My contention, however, with all this type of thinking is that – they are all copes.
Copes do not harvest emotions to serve you. Instead, they numb and distract you.
Which is why, in the future, whenever you experience a sense of title envy (or envy of any kind for that matter) I recommend you do the following:
How To Get Envy To Serve You
The moment you feel that sting of emotion, the negativity, the jealousy, perhaps anger, and maybe even a tinge of resentment – when all those primate chemicals fire up in your neurology, visualize the following:
That moment the feeling comes up, imagine that the ghosts of all your ancestors are standing behind you, watching, judging, and evaluating your future.
They are watching you because they want to see:
Will you rise up to the challenge?
Will you realize that you can, and that you should do better?
Will you recognize that “if that person can do it, I can surely do it”?
Or will you deny yourself the gift of envy?
Will you follow socially approved, modernized, defenestrated prescriptions to “manage your emotions”?
Will you give up? Run for the hills? Hide behind copes?
Or will you take your ancestor’s challenge?
Make no mistake: Your ancestors think you can and should do better. Otherwise they wouldn’t be triggering these emotions in you.

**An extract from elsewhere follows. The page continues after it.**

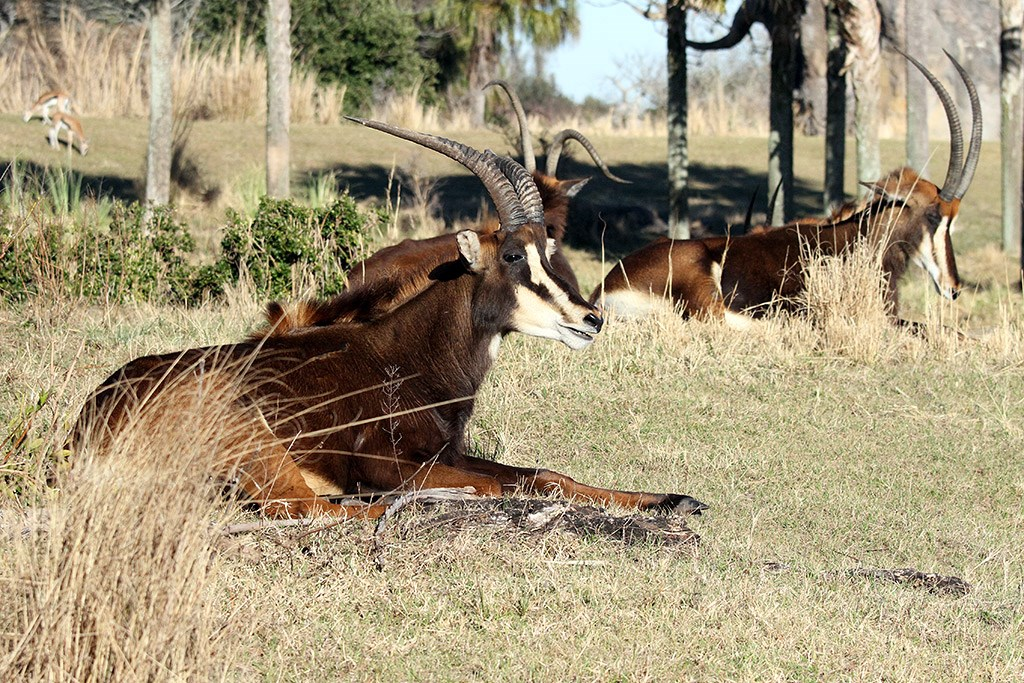 Kilimanjaro Safaris animals - Sable Antelope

The real question is: Do you think you can and should do better?
Or perhaps even more importantly, do you want to do better?
These are transformative, powerful, legitimate questions – you shall ponder under he gaze of your ancestors.
Wrapping Up This Title Envy Business
Remember: Title envy is not a negative emotion to be coped with.
On the contrary, it is your ancestors communicating with you – literally, through the information transfer mechanism of your genes and your status seeking instinct.
Envy is a gift from your ancestors. And they are reaching across spacetime to:
GET YOU TO TAKE ACTION!
You don’t have the luxury of feeling bad or coping, cuddled in the culture of vulnerability that our society has embraced to its detriment.
Instead, may you realize that the clock is ticking, and that it’s time for you to play this career game with greater savvy..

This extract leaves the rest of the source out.